The Claimant’s conduct was not willful misconduct

[25] To be misconduct under the law, the conduct has to be wilful. This means that the conduct was conscious, deliberate, or intentional.Footnote 25

[26] The Claimant does not have to have wrongful intent (in other words, he does not have to mean to be doing something wrong) for his behaviour to be misconduct under the law.Footnote 26

[27] There is misconduct if the Claimant knew or should have known that his conduct could get in the way of carrying out his duties toward his employer and that there was a real possibility of let go because of that.Footnote 27

[28] The Commission has to prove that the Claimant was lost his job because of misconduct. The Commission has to prove this on a balance of probabilities. This means that it has to show that it is more likely than not that the Claimant was lost his job because of misconduct.Footnote 28

[29] I find that the Commission has not proven that there was misconduct for the following reasons.

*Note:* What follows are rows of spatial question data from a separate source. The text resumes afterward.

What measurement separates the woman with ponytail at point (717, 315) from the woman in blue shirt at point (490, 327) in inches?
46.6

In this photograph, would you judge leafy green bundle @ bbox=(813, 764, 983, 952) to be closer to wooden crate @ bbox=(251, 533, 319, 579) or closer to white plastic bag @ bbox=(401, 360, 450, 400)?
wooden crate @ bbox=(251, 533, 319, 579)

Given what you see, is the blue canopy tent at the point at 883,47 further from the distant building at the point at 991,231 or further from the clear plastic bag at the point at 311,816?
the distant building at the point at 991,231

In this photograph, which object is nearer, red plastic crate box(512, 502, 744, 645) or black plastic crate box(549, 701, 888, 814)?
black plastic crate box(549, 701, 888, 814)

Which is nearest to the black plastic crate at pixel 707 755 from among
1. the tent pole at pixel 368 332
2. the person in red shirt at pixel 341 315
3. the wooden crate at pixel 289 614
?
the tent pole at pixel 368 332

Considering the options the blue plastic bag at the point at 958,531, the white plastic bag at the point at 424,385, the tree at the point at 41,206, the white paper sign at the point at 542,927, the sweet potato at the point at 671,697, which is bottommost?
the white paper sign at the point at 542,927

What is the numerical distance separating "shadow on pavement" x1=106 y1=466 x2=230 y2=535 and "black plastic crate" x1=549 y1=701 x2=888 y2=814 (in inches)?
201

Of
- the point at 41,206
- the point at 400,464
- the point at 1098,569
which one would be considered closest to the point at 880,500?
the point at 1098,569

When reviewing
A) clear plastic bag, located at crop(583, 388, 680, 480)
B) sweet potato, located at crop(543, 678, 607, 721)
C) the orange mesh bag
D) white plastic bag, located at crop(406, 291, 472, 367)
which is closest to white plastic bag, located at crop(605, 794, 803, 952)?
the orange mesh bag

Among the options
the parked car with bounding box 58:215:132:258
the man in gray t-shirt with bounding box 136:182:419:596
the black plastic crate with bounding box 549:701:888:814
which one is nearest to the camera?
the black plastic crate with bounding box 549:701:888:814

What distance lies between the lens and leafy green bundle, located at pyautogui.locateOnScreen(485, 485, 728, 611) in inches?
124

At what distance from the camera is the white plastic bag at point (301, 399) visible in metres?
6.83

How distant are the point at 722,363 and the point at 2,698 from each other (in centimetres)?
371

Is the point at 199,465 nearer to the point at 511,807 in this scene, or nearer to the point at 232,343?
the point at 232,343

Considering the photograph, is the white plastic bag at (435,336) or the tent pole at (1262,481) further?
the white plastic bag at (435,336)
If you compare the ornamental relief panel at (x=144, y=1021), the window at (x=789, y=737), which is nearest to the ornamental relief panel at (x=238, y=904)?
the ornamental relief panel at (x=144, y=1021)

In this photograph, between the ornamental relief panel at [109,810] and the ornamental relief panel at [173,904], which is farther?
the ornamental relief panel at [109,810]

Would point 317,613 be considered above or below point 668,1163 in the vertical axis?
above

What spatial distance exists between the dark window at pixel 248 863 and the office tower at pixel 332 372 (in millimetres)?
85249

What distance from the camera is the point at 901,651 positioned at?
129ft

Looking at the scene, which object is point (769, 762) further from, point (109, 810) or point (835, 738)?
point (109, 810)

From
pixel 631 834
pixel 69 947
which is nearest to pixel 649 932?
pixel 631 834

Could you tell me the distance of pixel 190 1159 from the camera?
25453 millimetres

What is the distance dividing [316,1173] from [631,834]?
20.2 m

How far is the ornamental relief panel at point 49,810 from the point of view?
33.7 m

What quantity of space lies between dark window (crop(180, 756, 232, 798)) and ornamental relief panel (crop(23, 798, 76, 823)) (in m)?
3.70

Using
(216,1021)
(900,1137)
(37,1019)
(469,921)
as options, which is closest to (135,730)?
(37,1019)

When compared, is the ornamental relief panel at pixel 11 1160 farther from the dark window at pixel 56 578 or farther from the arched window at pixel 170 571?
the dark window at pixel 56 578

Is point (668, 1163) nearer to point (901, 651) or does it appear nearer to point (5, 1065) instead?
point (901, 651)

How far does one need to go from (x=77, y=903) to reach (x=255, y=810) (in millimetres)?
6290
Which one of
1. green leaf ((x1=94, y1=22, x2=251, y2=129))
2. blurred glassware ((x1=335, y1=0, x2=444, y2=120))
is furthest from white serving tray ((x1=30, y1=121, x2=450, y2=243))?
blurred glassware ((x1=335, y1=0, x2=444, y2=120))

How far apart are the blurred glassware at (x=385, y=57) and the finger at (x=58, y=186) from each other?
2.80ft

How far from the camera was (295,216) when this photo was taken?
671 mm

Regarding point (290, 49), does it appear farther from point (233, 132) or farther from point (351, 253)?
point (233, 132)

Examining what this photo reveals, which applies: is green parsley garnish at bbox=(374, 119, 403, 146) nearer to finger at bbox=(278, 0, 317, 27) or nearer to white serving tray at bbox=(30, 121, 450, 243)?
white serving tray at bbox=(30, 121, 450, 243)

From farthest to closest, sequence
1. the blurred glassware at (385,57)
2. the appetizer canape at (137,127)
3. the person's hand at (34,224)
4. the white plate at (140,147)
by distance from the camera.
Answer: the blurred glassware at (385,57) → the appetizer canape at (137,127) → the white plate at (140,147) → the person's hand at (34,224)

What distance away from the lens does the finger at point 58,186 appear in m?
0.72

[30] First, I find that the Claimant’s conduct was not wilful, conscious or deliberate misconduct because the policy was only verbally communicated to him on July 7, 2021 and he was expected to comply by July 9, 2021. He was only given two days to be vaccinated for covid19.Footnote 29

[31] In my view, the employer did not provide him with sufficient time to comply with their verbal direction. Instead the employer abruptly dismissed him on July 9, 2021 after providing him with written documentation about an IDEL leave to read.  

[32] Second, I find that the Claimant did not know and could not have known the consequences of non-compliance would lead to his dismissal. In fact, the employer told him that if he did not want to comply, he could quit his job. As well, the IDEL leave documents provided to him do not say that he would be dismissed from his employment.

[33] Third, there does not seem to be any written documentation related to the employer’s verbal direction in the file. The employer told the Commission that the Claimant was not provided with a written policy.Footnote 30 The Claimant said he never received a copy of the policy and did not know the specific contents of the policy, the consequences of not complying or whether he could request an exemption from the policy. He explained that he had medical reasons that may have permitted him to be exempt, but never had a chance to make a request to the employer and did not know if there was a formal policy in place.

[34] I acknowledge that the employer may have the authority to develop and impose policies at the workplace, however employees ought to be given a chance to understand the policy, to know what is required, to have an opportunity to review and/or ask questions and be given enough to time to comply.

[35] Lastly, I cannot find that the Claimant’s conduct was wilful misconduct in this case. He did not consciously, deliberately, or intentionally breach the employer’s verbal direction. Also, his conduct was not reckless. He simply was not provided with enough time to comply and could not have known he would be dismissed for his conduct.

What about the Claimant’s other arguments?

[36] The Claimant raised other arguments to support his position. Some of them included the following:

  1. a) He had high blood pressure and his employer knew about it
  2. b) The employer did not accommodate him
  3. c) The employer changed the terms of his contract
  4. d) He cannot be forced to undergo a medical and experimental procedure

[37] The court has said that the Tribunal cannot determine whether the dismissal or penalty was justified. It has to determine whether the Claimant's conduct amounted to misconduct within the meaning of the EI Act.Footnote 31 I have already decided that the Claimant’s conduct does not amount to misconduct based on the EI Act.

[38] I acknowledge the Claimant’s additional arguments, but I do not have the authority to decide them. The Claimant’s recourse is to pursue an action in court, or any other Tribunal that may deal with his particular arguments. I note that the Claimant testified that he recently came to a settlement with his former employer about his case.

Conclusion

[39] The Commission has not proven that the Claimant lost his job because of misconduct. Because of this, the Claimant is entitled to receive EI benefits.

[40] This means that the appeal is dismissed allowed.